Another important wildlife initiative that multiple First Nation groups could achieve is the establishment of connected wildlife corridors thru their lands. The Y2Y initiative is an example where various East Kootenay First Nation groups and other First Nation groups along the Y2Y corridor could join together to bring this corridor to fruition.
The Coastal First Nations have established a moratorium on grizzly bear hunting in their traditional territories. The Coastal First Nations could enforce this moratorium once they achieve Aboriginal title or apply to the Courts for Aboriginal title by banning hunting of grizzly bears and wolves on their land or access to their land.
The work that Raincoast Conservation Foundation and Pacific Wild have done with the Coastal First Nation groups will be extremely valuable in helping establish ecological and wildlife preserves within the Great Bear Rainforest.
In the Gwich’in (Yukon) and Nishga land claims settlements, the Yukon and BC governments respectively retained the ultimate jurisdiction for wildlife and wildlife habitat, but the management of wildlife is jointly administered by a board of equal representation from both groups. The Tsilhqot’in decision seems to grant more power and control of Aboriginal land to the First Nation group. Over the next few years we will see whether more power and control of wildlife management is granted to the First Nation group away from the Province.
If joint wildlife management groups are established between the Province of BC and First Nation people, then we could see specific, local wolf management plans and grizzly bear management plans established. This would be an important area for WAI, Raincoast and other environmental NGO’s to work with First Nation groups to assist them in the rewriting of the current draconian provincial plans.
One of the main facets of Aboriginal culture is the sustainability of the environment. They look out seven generations to see how a decision would impact future generations. One of the caveats the SCC established on Aboriginal title was the land cannot be alienated and land cannot be developed or misused in a way that would substantially deprive future generations of the benefit of the land.

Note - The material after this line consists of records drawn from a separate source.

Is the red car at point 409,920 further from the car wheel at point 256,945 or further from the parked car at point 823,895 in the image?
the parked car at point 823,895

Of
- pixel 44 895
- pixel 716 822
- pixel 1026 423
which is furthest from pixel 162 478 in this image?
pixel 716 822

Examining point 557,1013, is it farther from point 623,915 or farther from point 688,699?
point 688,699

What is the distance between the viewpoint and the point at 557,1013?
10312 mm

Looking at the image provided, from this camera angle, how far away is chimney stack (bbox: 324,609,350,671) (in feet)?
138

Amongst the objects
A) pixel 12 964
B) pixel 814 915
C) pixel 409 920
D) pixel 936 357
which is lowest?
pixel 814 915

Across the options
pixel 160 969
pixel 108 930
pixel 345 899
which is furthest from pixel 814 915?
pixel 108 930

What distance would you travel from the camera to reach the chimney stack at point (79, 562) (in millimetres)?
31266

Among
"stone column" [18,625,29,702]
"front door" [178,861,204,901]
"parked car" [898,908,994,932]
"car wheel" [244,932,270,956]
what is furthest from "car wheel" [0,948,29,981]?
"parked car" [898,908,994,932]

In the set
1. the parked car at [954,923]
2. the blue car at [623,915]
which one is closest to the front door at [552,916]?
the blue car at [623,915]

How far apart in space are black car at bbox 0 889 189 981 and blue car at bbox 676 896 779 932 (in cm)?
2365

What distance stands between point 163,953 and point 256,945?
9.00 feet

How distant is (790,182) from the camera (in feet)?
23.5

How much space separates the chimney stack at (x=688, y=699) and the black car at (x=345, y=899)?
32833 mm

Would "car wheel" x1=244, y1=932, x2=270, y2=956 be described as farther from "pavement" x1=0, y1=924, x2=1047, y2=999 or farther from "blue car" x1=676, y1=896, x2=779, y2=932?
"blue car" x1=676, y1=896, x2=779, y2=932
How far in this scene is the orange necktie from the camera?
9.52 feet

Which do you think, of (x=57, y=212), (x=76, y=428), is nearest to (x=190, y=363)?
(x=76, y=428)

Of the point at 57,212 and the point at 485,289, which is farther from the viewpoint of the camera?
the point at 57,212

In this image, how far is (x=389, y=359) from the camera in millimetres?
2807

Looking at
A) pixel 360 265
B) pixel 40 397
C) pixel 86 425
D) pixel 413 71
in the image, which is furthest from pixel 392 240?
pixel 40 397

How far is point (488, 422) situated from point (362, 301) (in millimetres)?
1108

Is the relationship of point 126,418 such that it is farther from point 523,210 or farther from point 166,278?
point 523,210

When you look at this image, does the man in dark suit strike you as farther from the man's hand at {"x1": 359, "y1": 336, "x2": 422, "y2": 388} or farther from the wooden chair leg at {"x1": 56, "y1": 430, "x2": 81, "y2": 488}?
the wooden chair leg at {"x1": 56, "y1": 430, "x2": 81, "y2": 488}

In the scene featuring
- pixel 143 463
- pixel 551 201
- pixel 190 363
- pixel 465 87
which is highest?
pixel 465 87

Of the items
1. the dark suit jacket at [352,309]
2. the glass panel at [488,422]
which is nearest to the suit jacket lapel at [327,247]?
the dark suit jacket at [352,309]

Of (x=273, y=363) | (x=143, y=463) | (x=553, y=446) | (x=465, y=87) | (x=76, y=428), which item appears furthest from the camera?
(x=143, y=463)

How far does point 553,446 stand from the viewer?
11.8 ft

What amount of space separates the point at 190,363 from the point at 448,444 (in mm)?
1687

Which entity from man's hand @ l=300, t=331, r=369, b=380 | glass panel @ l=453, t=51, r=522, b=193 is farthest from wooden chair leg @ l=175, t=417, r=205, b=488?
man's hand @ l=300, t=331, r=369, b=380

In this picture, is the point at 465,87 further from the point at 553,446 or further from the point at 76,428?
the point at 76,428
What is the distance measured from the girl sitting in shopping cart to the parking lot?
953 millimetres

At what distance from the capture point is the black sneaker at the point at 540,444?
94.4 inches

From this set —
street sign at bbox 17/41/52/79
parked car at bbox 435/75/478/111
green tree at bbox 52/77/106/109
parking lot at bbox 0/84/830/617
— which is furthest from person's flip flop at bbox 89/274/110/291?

This caveat dovetails well with the First Nation concept of sustainability of the environment. It also encourages ecotourism as an important driver of their economic development.
Since the aboriginal people are more conservation minded than the predominant resource extracting white culture, this SCC decision can be a real catalyst to the conservation of large carnivores, their habitat as well as other species. It would immensely help WAI and other wildlife conservation organizations to continue to work with First Nation groups to achieve these important goals.